Times really do change. Today, you'd have a hard time finding a street-legal motorcycle with an engine smaller than 250cc. But through much of the '60s, the lightweight class represented a significant part of the market for the Japanese manufacturers. And this bike, Honda's CB160, was one of the machines many young riders lusted after.
Introduced in 1965, the CB160 incorporated trickle-down technology from the rest of the company's line. Honda's original offerings in this country used stamped-steel "monocoque" frames, but starting with the 250cc Hawk and 305cc Super Hawk in '61, the sport models got more modern tubular frames. With the CB160, that updated look arrived in the lightweight class.
For a list price of $530, a young rider who may have started on a step-through Honda 50 or 90 got something that looked like a true motorcycle. And the 161cc single-overhead cam, four-stroke twin delivered on that promise, spinning up to 10,000 rpm and generating 16.5 horsepower—enough, the company claimed, for a top end of 75 mph. In a road test, Cycle World even dubbed the new bike a "baby Super Hawk."

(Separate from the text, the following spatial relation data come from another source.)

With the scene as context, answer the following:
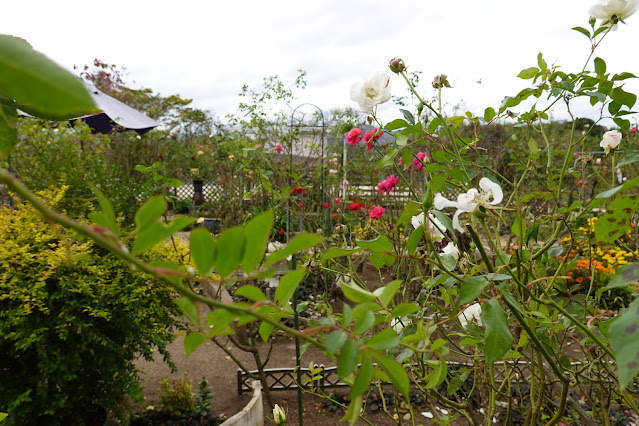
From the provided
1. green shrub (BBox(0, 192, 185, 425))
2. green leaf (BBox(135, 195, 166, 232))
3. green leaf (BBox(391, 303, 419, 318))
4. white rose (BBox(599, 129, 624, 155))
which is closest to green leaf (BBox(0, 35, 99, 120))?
green leaf (BBox(135, 195, 166, 232))

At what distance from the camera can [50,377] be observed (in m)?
2.14

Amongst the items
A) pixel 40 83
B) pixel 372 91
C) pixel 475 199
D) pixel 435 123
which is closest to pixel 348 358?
pixel 40 83

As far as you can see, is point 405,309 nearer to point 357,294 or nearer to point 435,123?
point 357,294

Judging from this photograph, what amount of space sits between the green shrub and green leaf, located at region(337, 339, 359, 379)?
206 cm

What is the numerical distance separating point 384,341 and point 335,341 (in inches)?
1.6

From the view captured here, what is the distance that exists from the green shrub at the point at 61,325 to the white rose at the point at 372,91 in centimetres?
162

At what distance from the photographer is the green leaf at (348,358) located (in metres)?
0.28

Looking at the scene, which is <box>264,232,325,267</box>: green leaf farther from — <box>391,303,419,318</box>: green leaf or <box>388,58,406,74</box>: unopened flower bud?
<box>388,58,406,74</box>: unopened flower bud

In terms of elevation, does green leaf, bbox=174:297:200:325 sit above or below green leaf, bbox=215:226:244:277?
below

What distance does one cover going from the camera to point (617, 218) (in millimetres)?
503

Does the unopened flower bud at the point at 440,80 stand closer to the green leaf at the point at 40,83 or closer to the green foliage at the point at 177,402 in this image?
the green leaf at the point at 40,83

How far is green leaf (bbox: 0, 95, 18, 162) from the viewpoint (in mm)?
261

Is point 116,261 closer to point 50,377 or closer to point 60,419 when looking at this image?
point 50,377

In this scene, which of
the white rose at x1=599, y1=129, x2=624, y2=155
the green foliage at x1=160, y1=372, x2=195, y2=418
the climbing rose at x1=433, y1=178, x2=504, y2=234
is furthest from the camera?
the green foliage at x1=160, y1=372, x2=195, y2=418
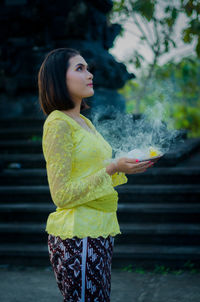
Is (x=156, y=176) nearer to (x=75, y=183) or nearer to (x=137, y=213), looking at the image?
(x=137, y=213)

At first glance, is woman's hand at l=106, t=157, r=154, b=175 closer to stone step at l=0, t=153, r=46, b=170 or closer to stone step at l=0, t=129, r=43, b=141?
stone step at l=0, t=153, r=46, b=170

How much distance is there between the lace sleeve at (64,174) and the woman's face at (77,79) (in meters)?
0.22

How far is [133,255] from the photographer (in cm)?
471

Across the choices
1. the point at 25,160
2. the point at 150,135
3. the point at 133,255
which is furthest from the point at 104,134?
the point at 25,160

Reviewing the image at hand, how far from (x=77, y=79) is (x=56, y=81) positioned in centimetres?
11

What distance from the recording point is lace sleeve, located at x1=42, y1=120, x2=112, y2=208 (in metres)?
2.01

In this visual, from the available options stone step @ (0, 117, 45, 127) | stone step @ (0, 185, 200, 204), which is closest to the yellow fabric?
stone step @ (0, 185, 200, 204)

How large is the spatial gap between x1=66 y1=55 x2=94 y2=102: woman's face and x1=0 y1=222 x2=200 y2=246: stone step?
3055 mm

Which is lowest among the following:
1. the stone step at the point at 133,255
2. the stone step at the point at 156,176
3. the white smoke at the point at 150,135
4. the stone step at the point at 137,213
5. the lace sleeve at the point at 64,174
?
the stone step at the point at 133,255

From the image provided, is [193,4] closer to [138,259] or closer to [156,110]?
[156,110]

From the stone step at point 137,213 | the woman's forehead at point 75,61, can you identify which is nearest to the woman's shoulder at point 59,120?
the woman's forehead at point 75,61

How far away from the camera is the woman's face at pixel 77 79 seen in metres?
2.18

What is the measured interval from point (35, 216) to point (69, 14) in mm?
4360

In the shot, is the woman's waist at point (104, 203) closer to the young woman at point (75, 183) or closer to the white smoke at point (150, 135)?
the young woman at point (75, 183)
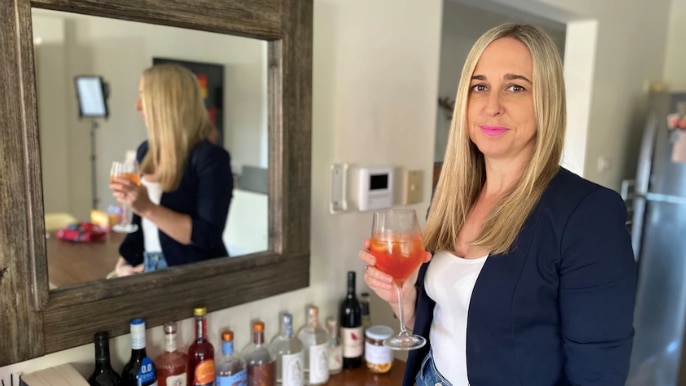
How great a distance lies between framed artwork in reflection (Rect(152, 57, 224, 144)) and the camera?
158 centimetres

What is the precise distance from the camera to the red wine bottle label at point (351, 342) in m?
1.44

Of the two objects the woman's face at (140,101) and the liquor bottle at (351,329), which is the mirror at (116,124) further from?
the liquor bottle at (351,329)

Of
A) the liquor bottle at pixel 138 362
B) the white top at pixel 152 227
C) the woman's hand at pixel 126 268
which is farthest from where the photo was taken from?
the white top at pixel 152 227

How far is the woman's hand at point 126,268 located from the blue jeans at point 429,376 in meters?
0.70

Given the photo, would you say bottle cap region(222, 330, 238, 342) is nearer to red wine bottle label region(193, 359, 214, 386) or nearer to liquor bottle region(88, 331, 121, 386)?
red wine bottle label region(193, 359, 214, 386)

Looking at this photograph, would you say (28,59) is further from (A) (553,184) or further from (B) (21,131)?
(A) (553,184)

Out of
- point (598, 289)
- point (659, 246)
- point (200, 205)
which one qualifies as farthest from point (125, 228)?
point (659, 246)

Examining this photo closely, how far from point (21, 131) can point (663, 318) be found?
298cm

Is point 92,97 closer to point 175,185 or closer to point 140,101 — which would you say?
point 140,101

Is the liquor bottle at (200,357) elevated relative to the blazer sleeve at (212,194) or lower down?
lower down

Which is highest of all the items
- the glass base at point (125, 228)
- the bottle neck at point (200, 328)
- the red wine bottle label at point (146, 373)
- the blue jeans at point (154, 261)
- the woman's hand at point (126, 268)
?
the glass base at point (125, 228)

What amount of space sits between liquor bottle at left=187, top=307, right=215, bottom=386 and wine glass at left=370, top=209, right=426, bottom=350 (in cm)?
40

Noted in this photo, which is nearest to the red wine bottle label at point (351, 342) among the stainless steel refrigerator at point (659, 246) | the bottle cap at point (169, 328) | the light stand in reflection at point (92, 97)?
the bottle cap at point (169, 328)

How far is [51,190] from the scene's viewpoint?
1.22 meters
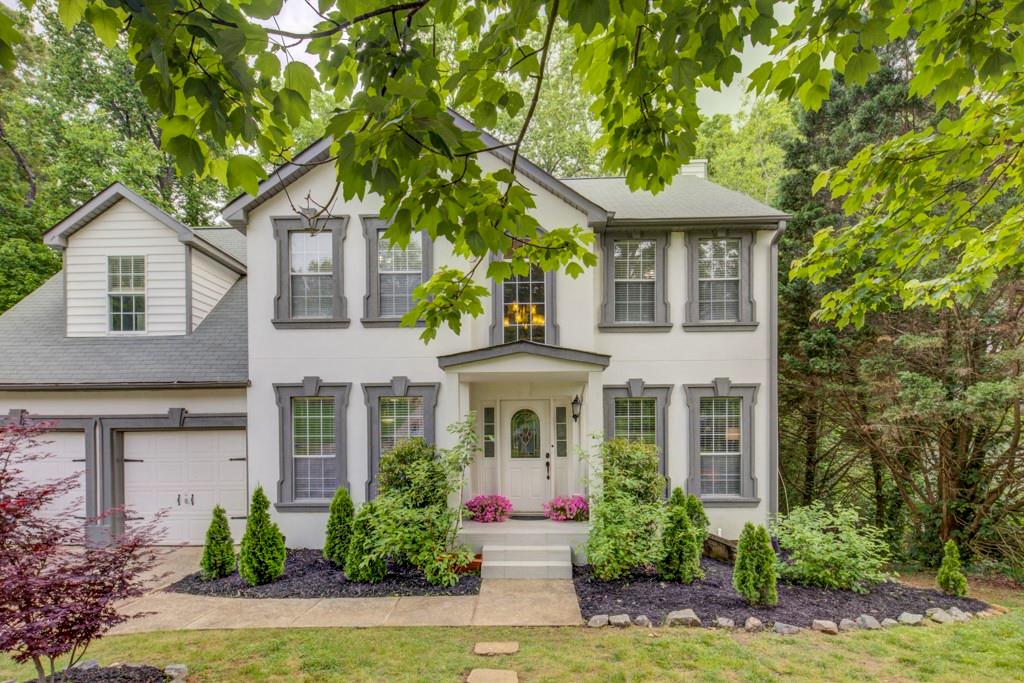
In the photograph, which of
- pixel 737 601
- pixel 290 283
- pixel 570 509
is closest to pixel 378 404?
pixel 290 283

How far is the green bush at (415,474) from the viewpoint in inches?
280

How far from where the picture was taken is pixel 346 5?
228 cm

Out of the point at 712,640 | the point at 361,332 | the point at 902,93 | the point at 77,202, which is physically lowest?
the point at 712,640

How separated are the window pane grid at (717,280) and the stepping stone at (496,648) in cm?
609

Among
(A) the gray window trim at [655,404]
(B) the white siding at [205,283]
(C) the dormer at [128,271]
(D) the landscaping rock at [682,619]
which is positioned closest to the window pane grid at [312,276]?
(C) the dormer at [128,271]

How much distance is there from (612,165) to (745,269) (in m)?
6.16

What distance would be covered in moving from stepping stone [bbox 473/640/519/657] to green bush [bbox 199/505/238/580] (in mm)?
4327

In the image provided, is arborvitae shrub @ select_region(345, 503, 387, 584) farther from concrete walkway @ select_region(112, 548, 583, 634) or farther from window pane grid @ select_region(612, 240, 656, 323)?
window pane grid @ select_region(612, 240, 656, 323)

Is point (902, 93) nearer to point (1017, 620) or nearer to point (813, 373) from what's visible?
point (813, 373)

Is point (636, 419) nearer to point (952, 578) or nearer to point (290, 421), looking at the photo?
point (952, 578)

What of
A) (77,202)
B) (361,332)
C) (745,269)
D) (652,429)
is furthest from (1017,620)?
(77,202)

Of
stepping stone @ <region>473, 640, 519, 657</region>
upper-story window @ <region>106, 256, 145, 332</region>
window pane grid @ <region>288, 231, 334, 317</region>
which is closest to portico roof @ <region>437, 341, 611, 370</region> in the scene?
window pane grid @ <region>288, 231, 334, 317</region>

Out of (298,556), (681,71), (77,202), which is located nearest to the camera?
(681,71)

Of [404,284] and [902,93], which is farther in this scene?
[902,93]
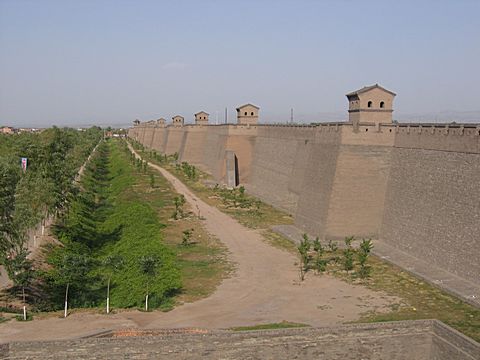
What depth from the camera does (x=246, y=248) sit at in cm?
1944

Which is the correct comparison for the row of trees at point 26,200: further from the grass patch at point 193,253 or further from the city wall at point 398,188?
the city wall at point 398,188

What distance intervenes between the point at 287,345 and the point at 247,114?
29408 mm

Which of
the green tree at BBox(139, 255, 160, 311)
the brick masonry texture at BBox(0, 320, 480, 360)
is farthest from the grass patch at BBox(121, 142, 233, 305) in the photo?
the brick masonry texture at BBox(0, 320, 480, 360)

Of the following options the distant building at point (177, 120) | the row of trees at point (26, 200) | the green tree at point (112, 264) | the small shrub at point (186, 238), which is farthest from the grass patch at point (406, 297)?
the distant building at point (177, 120)

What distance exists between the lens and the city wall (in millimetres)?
15227

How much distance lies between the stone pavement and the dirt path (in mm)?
1866

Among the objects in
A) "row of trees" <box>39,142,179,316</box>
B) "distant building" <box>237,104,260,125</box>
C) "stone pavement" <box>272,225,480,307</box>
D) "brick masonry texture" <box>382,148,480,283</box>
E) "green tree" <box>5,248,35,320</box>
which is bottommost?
"row of trees" <box>39,142,179,316</box>

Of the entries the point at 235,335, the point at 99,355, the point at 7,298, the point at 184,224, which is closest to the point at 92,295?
the point at 7,298

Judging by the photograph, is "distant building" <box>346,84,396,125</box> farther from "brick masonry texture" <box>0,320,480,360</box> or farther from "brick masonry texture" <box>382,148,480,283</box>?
"brick masonry texture" <box>0,320,480,360</box>

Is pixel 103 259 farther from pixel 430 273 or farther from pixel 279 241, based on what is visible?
pixel 430 273

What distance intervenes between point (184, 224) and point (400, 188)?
1011 centimetres

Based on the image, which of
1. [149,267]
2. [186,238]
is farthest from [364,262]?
[186,238]

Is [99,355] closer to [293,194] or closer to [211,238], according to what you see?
[211,238]

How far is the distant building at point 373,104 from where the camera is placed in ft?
66.7
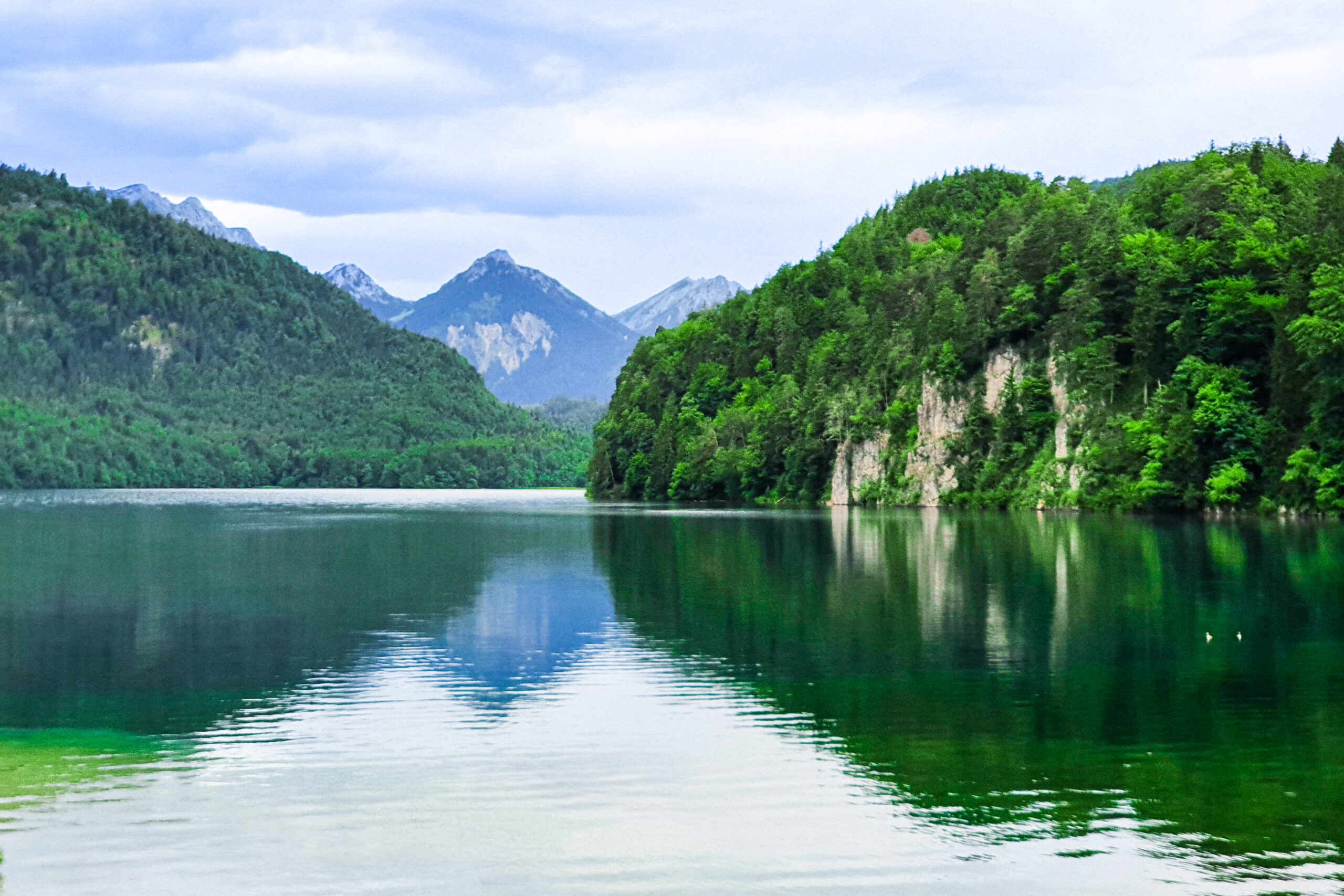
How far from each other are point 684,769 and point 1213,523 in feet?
229

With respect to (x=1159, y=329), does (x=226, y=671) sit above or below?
below

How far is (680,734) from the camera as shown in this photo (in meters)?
19.9

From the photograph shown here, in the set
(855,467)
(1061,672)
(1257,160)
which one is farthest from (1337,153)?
(1061,672)

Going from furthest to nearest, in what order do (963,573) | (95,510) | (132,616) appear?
(95,510) < (963,573) < (132,616)

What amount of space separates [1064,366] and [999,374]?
10.2 meters

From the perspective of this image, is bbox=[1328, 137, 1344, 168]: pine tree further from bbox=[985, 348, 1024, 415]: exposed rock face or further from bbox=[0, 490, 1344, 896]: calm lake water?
bbox=[0, 490, 1344, 896]: calm lake water

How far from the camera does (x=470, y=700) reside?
75.8 feet

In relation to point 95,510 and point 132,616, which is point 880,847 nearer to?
point 132,616

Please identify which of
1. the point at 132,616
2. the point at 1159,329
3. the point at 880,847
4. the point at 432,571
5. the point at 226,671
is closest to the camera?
the point at 880,847

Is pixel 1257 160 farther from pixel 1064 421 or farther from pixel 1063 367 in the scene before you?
pixel 1064 421

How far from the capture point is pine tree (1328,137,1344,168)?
11919 centimetres

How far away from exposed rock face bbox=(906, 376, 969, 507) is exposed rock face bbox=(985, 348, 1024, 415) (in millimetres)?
3010

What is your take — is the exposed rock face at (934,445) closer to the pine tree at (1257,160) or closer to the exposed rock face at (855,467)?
the exposed rock face at (855,467)

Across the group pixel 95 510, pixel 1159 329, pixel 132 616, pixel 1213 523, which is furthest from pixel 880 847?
pixel 95 510
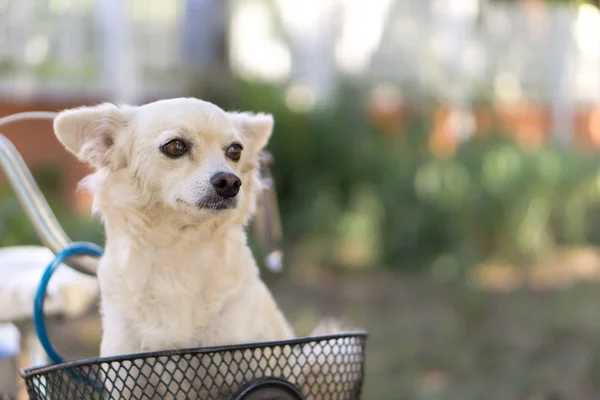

Of course, the little Honda's performance wasn't going to intimidate the owners of Harley Sportsters and British twins that dominated the big-bike market. But it managed to get through the quarter-mile in a respectable 18.6 seconds, and its four-speed powerplant, featuring a four-main-bearing crank, proved remarkably tough.
Thousands of aspiring American motorcyclists marked their passage into the fraternity of "real" motorcyclists with the purchase of a CB160. And that list includes AMA member Stephen MacMinn, the owner of this 1965 CB160, previously on display in the Motorcycle Hall of Fame Museum at AMA headquarters in Pickerington, Ohio.
"The first bike I ever had was a CB160 like this one," notes MacMinn. "I got it shortly after getting out of high school in 1969. I had it six months before my parents realized I'd bought it. They weren't too pleased with the idea of motorcycles at first, but they finally relented and let me ride it.
"I bought this one in 1991 in nearly original condition, and it's a rider," he adds, "I put at least a few hundred miles on it every year."